* _Teks Latihan_:
C. Peran Hakim Sebagai Subyek Penemuan Hukum
Dalam arti sempit/khusus
penegakan hukum (law enforcement) adalah kegiatan kekuasaan negara yang
dilakukan oleh aparatur pemerintah/eksekutif (kepolisian, kejaksaan, dsb).
Sedangkan dalam arti luas Hakim/Pengadilan termasuk didalamnya. Bagi negeri
kita hal itu dapat di lihat pada pasal 5 ayat (1) UU No. 48 Tahun 2009 Tentang
Kekuasaan Kehakiman bahwa “Hakim dan Hakim Konstitusi wajib menggali,
mengikuti, dan memahami nilai-nilai hukum dan dan rasa keadilan yang hidup
dalam masyarakat”.
Penegakan hukum dalam hal mememukan
hukum yang hidup dalam masyarakat, yang di lakukan oleh hakim mencakup wilayah
hukum publik baik hukum pidana maupun hukum privat. Karena itu sektor inilah
yang akan lebih banyak yang akan disorot ketimbang komponen-komponen yang lain.
Pada hakekatnya penegakan hukum itu merupakan pengamalan hukum (anwendung des
rechts) dapat berbentuk pembuatan
Undang-Undang (wetgeving, kegiatan membuat produk-produk legislatif ) maupun
dengan penafsiran hukum simultan dikerjakan pelaksanaan atau penerapan hukum
(teopasing van het recht/law aplication). Pelaksanaan penerapan hukum disertai
dan dilandasi penafsiran hukum itulah, dengan kata lain dinamakan Penemuan
Hukum (rechtsvinding/lawfinding). Walhasil penemuan hukum adalah salah satu
wujud penegakan hukum.
Hakim dalam wujud menemukan hukum sangat dibutuhkan
perannya, karena pada perkara yang diperiksa dan diadili oleh hakim pada
umumnya mengandung kepentingan-kepentingan pendukung, nilai-nilai (kerohanian
dan atau kenafsuan kebendaan) yang saling berlawanan, yang berlatar
belakang historis dan situasi sosial
tertentu. Karena itu penggarapannya dengan wahana wirklijchkeithectrachtung dan
welrhetrachtung, sepantasnya menuju kearah suatu putusan yang berwujud antara
lain:
a.
Pemulihan hak dan atau
pembebanan kewajiban kepada pihak-pihak yang bersangkut-paut menurut
perilakunya masing-masing.
b.
Memberikan pengaruh
baik secara khusus maupun secara umum kepada masyarakat.
c.
Menghilangkan atau
setidak-tidaknya mengurangi keresahan dan ketidak tentraman dalam masyarakat
yang ditimbulkan oleh delik tau pelanggaran lain yang merugikan.
Karena itu putusan itu semestinya
mengindahkan “die etische foerderungen” dan “die soziale bedurfnisse”
(tuntutan-tuntutan moral- etis dan kebutuhan-kebuthan masyarakat), terlepas
dari metode penafsiran apapun juga yang dipakai. Menurut Esser putusan yang diambil oleh hakim itu
(dapat) terjadi secara intuitif belaka seketika setelah hakim mentelaah secara
ringkas-cermat atas fakta-fakta dari
perkara yang diajukan kepadanya. Kemampuan tersebut dimungkinkan oleh
“vorverstandnis” yang dimiliki oleh hakim yang bersangkutan, yaitu
pengalaman-pengalaman yang telah
diperoleh hakim selama pendidikan dan karir yang dijalaninya.

* _Cuplikan Data_:

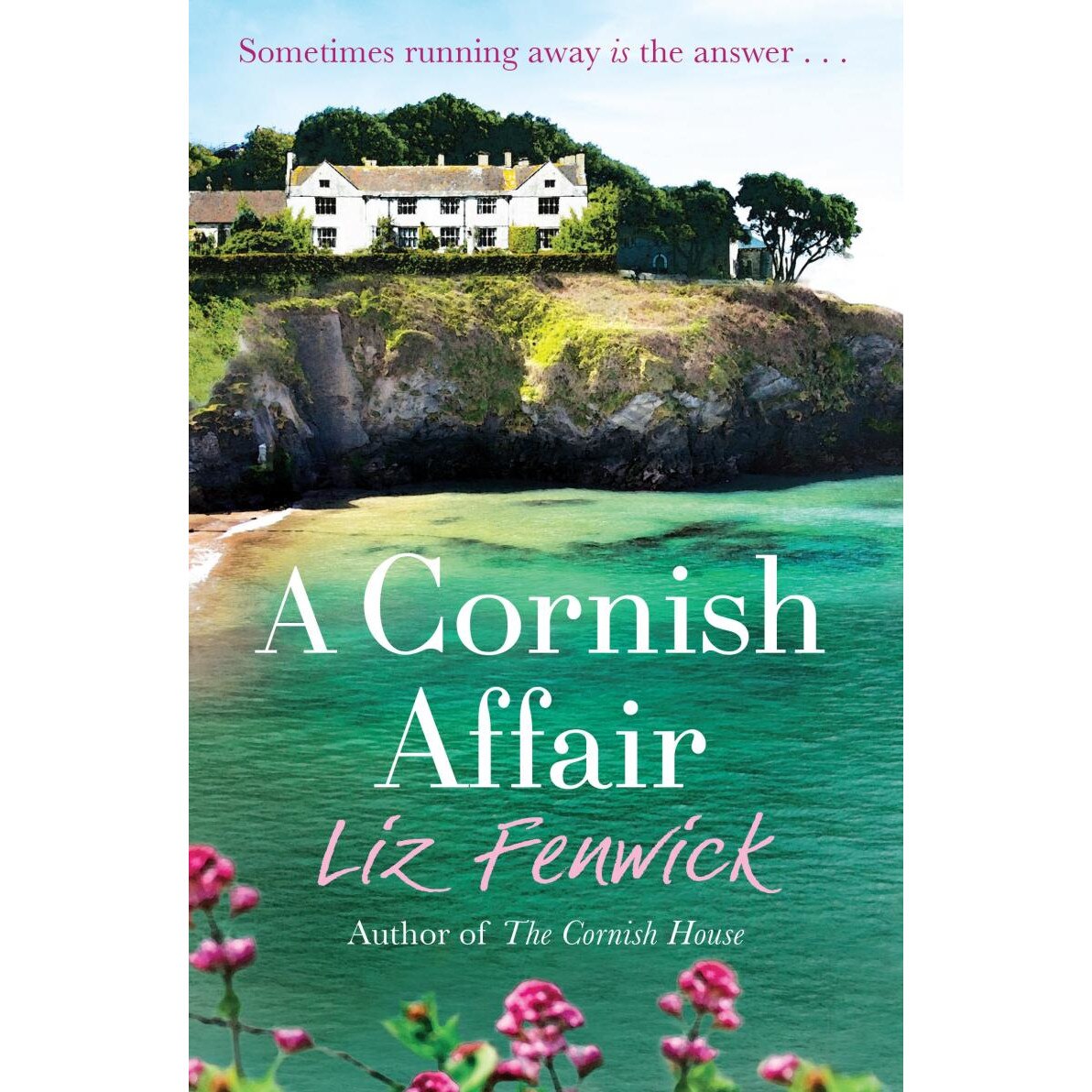 A Cornish Affair de Liz Fenwick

* _Soal 1_:
Tuliskan semua wujud putusan yang dirinci dengan huruf a sampai c dalam teks latihan.
* _Soal 2_:
Cetaklah bagian teks latihan yang dimulai dengan "Pemulihan hak dan" dan berlanjut sampai "lain yang merugikan.".

* _Hasil Latihan 1_:
- Pemulihan hak dan atau pembebanan kewajiban kepada pihak-pihak yang bersangkut-paut menurut perilakunya masing-masing.
- Memberikan pengaruh baik secara khusus maupun secara umum kepada masyarakat.
- Menghilangkan atau setidak-tidaknya mengurangi keresahan dan ketidak tentraman dalam masyarakat yang ditimbulkan oleh delik tau pelanggaran lain yang merugikan.

* _Hasil Latihan 2_:
Pemulihan hak dan atau
pembebanan kewajiban kepada pihak-pihak yang bersangkut-paut menurut
perilakunya masing-masing.
b.
Memberikan pengaruh
baik secara khusus maupun secara umum kepada masyarakat.
c.
Menghilangkan atau
setidak-tidaknya mengurangi keresahan dan ketidak tentraman dalam masyarakat
yang ditimbulkan oleh delik tau pelanggaran lain yang merugikan.